---- Information given
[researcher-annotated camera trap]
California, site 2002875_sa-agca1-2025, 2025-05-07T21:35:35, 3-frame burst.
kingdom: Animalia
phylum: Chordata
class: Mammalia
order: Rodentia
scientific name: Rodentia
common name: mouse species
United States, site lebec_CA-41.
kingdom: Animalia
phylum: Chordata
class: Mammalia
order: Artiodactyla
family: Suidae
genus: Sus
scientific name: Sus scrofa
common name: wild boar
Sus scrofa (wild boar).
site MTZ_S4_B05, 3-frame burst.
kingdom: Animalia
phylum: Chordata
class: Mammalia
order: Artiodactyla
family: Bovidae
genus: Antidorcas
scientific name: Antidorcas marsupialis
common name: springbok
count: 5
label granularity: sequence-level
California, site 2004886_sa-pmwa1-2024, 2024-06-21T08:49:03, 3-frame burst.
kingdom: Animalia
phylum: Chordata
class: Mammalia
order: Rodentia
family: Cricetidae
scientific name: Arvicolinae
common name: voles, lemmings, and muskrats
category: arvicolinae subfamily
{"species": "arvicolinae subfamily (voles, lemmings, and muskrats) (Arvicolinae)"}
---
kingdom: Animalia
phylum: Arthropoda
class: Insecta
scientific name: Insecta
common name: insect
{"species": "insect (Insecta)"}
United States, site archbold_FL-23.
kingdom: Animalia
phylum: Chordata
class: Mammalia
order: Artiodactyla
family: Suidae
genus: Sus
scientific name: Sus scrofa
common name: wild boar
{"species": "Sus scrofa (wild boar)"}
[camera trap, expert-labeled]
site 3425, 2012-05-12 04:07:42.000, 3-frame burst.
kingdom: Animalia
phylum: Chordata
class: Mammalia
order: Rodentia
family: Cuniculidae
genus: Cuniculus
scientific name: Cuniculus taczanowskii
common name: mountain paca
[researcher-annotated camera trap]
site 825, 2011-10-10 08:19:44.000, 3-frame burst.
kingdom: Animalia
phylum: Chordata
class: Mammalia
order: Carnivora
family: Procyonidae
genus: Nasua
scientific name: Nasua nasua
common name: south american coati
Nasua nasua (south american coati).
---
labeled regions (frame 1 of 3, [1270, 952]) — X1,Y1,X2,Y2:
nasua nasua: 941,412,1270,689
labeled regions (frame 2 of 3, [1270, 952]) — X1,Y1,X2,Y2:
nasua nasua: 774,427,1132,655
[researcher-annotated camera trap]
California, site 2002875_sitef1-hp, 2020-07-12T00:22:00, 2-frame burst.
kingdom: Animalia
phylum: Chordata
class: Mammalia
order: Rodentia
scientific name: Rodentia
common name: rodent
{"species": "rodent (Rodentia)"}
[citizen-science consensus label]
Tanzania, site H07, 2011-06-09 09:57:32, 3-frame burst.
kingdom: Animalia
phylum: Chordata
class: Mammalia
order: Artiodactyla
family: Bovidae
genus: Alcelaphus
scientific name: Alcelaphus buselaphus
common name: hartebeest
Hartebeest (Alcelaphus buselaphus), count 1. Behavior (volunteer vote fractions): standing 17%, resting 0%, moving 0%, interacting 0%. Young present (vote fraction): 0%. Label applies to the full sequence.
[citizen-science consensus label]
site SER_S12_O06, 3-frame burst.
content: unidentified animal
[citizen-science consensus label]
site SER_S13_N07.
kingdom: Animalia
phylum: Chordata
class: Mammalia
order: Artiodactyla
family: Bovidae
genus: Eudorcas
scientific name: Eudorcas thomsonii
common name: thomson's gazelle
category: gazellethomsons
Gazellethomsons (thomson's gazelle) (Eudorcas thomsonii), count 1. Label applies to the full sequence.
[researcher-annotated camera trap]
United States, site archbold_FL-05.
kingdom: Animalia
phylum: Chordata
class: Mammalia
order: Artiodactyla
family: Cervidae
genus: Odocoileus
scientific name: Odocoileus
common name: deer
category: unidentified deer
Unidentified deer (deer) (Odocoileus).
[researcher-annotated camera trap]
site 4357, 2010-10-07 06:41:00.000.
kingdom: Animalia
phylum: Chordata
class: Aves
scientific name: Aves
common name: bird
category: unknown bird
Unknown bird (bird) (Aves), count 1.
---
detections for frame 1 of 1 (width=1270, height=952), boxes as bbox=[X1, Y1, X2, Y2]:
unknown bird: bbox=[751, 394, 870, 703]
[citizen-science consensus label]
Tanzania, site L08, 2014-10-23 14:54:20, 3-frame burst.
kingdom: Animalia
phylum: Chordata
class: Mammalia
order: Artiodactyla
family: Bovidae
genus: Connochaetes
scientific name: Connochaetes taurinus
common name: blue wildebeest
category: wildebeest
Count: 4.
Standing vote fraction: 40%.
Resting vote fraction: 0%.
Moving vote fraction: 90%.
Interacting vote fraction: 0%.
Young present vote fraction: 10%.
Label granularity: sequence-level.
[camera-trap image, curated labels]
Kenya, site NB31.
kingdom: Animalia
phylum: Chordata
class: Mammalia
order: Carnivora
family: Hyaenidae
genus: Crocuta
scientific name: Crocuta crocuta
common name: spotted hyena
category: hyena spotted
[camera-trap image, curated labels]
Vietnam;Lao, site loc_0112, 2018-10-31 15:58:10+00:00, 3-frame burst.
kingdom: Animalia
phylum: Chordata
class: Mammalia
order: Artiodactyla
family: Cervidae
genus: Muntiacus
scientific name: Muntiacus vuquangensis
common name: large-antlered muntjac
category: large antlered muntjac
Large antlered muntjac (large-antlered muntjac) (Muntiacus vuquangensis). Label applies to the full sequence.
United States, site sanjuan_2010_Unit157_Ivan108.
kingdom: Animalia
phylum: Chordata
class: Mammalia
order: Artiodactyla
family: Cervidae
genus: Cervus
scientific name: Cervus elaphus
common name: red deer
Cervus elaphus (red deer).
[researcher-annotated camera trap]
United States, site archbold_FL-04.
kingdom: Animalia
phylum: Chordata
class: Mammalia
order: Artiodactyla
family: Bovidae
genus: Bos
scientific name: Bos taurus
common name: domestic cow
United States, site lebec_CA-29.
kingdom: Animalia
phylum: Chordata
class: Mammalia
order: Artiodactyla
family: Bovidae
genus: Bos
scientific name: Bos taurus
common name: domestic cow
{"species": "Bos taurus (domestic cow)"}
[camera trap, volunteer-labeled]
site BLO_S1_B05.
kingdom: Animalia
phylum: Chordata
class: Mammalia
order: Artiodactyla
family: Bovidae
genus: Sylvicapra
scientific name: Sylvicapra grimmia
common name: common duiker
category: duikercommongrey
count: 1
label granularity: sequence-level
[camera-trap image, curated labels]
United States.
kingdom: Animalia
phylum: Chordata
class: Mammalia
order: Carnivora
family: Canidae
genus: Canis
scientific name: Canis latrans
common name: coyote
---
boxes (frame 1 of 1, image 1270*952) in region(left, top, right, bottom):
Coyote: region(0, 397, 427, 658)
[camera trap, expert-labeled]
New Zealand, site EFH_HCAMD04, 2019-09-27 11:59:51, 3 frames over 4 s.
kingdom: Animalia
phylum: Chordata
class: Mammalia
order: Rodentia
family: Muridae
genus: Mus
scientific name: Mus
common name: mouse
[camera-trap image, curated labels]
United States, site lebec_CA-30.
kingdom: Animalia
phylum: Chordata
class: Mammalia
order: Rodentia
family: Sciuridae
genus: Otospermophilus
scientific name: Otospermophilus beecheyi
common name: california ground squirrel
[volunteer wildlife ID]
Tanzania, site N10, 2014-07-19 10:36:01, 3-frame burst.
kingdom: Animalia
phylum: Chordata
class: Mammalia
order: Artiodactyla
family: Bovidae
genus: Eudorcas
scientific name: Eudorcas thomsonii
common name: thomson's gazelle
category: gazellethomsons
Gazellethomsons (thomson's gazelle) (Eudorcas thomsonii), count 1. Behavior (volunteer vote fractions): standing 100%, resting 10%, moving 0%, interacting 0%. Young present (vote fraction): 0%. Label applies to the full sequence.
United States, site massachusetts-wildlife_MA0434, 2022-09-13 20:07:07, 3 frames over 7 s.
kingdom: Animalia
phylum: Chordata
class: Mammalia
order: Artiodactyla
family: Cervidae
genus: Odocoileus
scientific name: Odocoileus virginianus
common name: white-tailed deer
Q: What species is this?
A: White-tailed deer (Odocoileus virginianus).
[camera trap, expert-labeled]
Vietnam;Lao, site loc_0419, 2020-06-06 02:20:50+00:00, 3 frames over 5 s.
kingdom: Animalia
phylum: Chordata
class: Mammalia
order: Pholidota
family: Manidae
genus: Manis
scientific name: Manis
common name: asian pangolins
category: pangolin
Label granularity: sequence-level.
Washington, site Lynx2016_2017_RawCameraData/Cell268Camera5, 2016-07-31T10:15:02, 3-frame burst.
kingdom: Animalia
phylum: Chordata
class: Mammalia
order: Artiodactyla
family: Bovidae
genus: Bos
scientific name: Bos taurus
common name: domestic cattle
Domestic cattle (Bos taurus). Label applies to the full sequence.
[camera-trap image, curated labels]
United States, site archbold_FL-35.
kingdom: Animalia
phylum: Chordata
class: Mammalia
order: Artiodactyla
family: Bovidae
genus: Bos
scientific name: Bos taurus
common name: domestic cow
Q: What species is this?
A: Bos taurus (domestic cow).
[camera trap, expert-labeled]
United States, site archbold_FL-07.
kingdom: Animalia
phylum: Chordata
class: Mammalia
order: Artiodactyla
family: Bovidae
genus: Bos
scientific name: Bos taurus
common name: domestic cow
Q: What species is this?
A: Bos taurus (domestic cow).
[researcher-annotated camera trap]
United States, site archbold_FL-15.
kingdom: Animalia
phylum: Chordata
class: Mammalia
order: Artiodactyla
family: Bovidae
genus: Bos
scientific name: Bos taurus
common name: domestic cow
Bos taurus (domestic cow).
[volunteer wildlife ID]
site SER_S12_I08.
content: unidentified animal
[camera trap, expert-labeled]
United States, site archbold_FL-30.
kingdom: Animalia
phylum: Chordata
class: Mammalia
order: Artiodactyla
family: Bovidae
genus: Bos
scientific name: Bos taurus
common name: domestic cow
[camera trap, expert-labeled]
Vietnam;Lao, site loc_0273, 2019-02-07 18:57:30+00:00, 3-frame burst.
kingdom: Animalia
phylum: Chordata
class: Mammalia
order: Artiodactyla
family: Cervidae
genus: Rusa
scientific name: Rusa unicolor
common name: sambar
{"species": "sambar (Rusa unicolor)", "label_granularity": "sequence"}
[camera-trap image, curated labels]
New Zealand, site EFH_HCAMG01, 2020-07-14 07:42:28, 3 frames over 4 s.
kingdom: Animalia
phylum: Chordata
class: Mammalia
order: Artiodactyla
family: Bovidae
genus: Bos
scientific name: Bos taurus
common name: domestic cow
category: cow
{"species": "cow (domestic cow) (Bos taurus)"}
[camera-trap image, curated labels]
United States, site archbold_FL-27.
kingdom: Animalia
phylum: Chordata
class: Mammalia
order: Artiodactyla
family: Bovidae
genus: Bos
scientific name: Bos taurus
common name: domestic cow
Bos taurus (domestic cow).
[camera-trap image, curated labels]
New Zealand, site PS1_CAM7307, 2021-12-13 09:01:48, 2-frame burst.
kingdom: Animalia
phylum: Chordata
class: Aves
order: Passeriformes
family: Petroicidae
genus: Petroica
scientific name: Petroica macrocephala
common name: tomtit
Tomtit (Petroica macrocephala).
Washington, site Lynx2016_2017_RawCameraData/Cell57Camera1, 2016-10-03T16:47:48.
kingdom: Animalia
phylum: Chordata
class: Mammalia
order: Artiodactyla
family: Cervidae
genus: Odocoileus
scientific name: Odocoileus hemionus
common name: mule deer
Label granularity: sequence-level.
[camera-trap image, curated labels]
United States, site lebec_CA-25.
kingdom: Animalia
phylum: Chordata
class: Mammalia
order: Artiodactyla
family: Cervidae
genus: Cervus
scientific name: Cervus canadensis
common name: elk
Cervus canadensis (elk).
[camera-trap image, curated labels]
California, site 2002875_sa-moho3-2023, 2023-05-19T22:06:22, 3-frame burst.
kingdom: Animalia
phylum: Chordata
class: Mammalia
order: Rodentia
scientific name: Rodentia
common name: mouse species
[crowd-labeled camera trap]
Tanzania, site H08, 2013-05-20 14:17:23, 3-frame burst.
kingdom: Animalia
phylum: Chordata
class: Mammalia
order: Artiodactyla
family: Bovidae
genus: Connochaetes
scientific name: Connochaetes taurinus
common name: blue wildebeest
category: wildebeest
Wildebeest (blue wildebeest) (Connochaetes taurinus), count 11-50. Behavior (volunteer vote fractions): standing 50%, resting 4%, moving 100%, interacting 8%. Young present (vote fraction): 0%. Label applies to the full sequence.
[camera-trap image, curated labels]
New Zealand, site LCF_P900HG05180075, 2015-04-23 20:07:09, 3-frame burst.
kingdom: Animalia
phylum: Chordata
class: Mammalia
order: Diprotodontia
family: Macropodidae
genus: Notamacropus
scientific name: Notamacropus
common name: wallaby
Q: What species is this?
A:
--------
* Problem details: Only the lines from the first line of the records through the one containing "United States, site lebec_CA-41." should be reproduced, exactly, with both of them included.

* Problem solution:
[researcher-annotated camera trap]
California, site 2002875_sa-agca1-2025, 2025-05-07T21:35:35, 3-frame burst.
kingdom: Animalia
phylum: Chordata
class: Mammalia
order: Rodentia
scientific name: Rodentia
common name: mouse species
United States, site lebec_CA-41.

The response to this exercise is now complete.